───── 読解文

デザインの力で企業変革を支援するグッドパッチ
グッドパッチは、顧客体験を起点に企業変革を前進させるデザインカンパニーだ。2020年6月には、日本のデザイン会社として初の東証マザーズ(現グロース)に上場。UI/UXデザインの強みを活かして、事業創出フェーズ、成長フェーズ、変革フェーズといった顧客の3つのビジネスフェーズに応じたソリューション体制を構築し、デザインパートナーとして顧客の課題解決を行っている。

デザインパートナーとしての支援領域は広く、変革フェーズにおいては顧客体験全体のデザイン・コンセプトの策定から、顧客インサイトの分析やクリエイティブの作成、新ブランド・商品の企画、組織デザインまでを中心に担う。

そんな中、昨年5月に、アイメイクブランド「ラブ・ライナー」などを展開するmsh株式会社と共同で開発したのが、コスメブランド「Ctrlx(コントロールバイ)」だ。

──────────
───── 保存データ

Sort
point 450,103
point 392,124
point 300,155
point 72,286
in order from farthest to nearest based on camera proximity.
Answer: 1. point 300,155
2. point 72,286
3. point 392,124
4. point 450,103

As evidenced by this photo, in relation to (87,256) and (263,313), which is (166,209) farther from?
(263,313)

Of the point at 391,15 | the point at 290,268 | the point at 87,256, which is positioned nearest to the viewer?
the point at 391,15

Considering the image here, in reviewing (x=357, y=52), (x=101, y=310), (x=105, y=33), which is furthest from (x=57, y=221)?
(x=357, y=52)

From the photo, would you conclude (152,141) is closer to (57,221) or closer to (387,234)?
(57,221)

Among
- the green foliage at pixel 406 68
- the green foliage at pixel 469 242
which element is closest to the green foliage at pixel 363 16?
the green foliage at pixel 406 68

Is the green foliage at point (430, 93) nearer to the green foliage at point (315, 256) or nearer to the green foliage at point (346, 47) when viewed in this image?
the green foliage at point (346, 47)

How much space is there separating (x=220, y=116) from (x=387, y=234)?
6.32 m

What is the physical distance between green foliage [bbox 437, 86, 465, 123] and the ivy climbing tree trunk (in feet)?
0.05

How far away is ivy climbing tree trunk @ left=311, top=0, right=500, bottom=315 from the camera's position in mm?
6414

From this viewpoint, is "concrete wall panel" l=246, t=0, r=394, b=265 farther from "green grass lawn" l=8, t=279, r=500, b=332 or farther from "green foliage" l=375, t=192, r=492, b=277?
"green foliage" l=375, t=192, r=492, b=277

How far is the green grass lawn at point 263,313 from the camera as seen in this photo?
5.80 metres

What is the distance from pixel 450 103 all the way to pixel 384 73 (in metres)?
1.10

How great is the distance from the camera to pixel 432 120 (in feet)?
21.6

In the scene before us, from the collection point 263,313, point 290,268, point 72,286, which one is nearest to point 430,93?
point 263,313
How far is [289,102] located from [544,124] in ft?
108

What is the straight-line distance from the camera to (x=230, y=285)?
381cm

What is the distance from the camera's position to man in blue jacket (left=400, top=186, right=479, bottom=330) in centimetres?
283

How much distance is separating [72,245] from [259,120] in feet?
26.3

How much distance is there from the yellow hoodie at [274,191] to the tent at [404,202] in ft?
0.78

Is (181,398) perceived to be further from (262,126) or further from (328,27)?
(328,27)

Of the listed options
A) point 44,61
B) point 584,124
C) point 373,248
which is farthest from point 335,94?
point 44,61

──────────

小問 1:
グッドパッチについての文章を読み、次の問いに答えなさい。
(a) グッドパッチが東証マザーズに上場したのはいつか。
(b) 変革フェーズで中心に担う領域のうち、最後に挙げられているものは何か。
(c) msh株式会社と共同で開発したコスメブランドの名称は何か。
小問 2: グッドパッチについての文章を、最後の一文の後から書き進めなさい。

解答 1:
(a) 2020年6月
(b) 組織デザイン
(c) 「Ctrlx(コントロールバイ)」

解答 2:
目元ケア市場に革命を起こした新発想コスメ「Ctrlx」

Ctrlxは「目元、自在にコントロール」をキャッチコピーに、イエベ・ブルベの2タイプと目元の悩み3タイプの掛け算で合計6通りのアイケア商品としてリリースされた。自分に最も適した商品がどれであるかが判断できるよう、体験設計として目元タイプ診断のコンテンツを作り、選びやすさをサポートしている。

発売に先駆け、SNSなどでの情報発信やECでの先行予約販売を行ったところ、発売当日の楽天市場では4部門でトップを獲得。多数のメディアにも取り上げられ、SNSでも話題沸騰となった。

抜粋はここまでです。